For more than ten years I work as a freelance reporter. My main focus was always on Southeast Asian countries (and Japan), where I spent in total several years of my life. In my early work, I mainly covered travel stories for Polish newspapers and magazines. With time though, my perspective shifted from travel to people. My major interest lies in the capacity of people to deal with a given reality – be it a reality created by political decisions or natural catastrophes – and individual efforts to change that reality. I also writes about dealing with trauma, loss, and grief. My articles appeared in major Polish magazines – Duży Format; Pismo. Magazyn Opinii; and Książki. Magazyn Do Czytania. I was also working with National Geographic Traveler Poland, and with National Geographic Poland.
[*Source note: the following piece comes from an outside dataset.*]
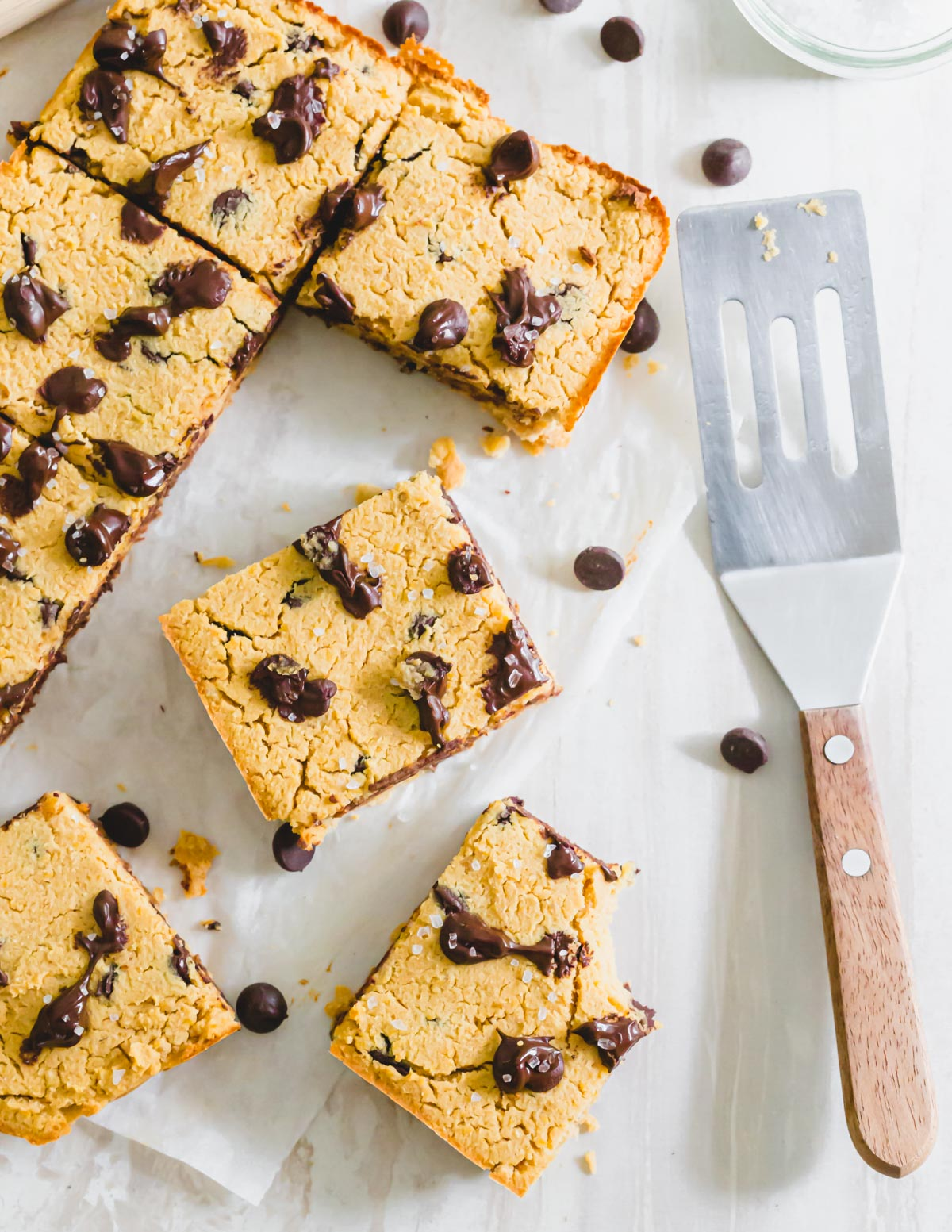 Naturally vegan and gluten-free chickpea blondie recipe with chocolate chips cut into bars and garnished with coarse sea salt.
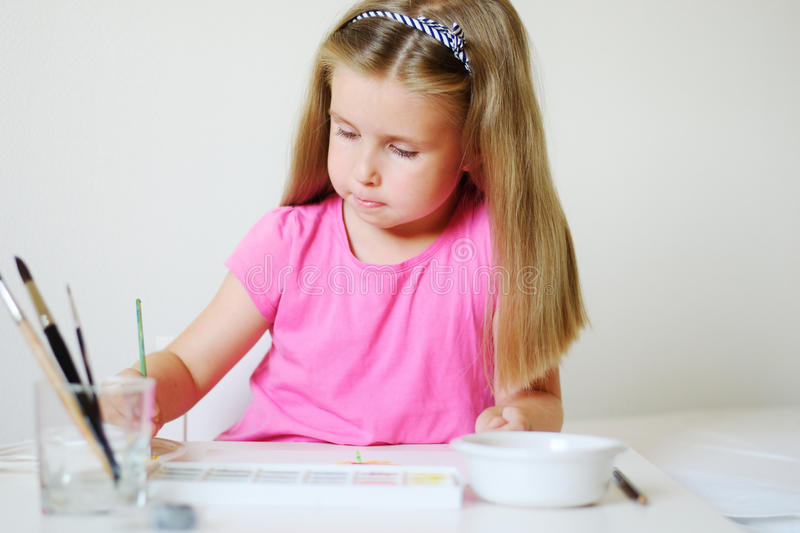 Adorable girl painting with watercolor in a sunny white room at home stock photo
In 2014, I published my first non-fiction book, Kontener, co-authored with Polish reporter Wojciech Tochman, portraying the fate of Syrian refugees in Jordan (Agora Publishing House, 2014). My second book, Ganbare! Workshops of Dying (Agora Publishing House, 2016), is a non-fiction book that provides a picture of the reality in Japan after the events of March 2011 – the earthquake, tsunami, and Fukushima disaster. It won the Gryfia Award, the Polish Literary Award for Female Writers.

In May 2020 I have published Auroville. The city from dreams (also by Agora Publishing House). It tells the story of an international utopian community established in 1968 in the south of India with support from UNESCO. This city in the making belongs to all of humanity and everyone is invited to join. I lived there for almost a year in order to see whether it is possible to shape reality with dreams and create a new, more conscious, society.

Few year ago, moved by the destruction of the oceans caused by global warming, a phenomenon which I experienced with my own eyes (being an avid scuba-diver), I started to write about the climate crisis. I wanted to let people know about the damage I was witnessing. This subject area has been one of the main fields of focus of my work for past five years. For more than a year, I was a columnist for the online edition of Vogue. My bi-weekly column discussed issues surrounding the threat that the changing climate poses to us, the emotional burden connected with it, and the actions we can take in order to mitigate it.

As the climate crisis edges us into a new reality, I investigate how we can deal with these changes, how we can deal with anxiety, and how we can find ways to live in this new world. My texts were nominated for European Press Prize and for Grand Press (one of the most distinguished Polish awards for journalists and reporters).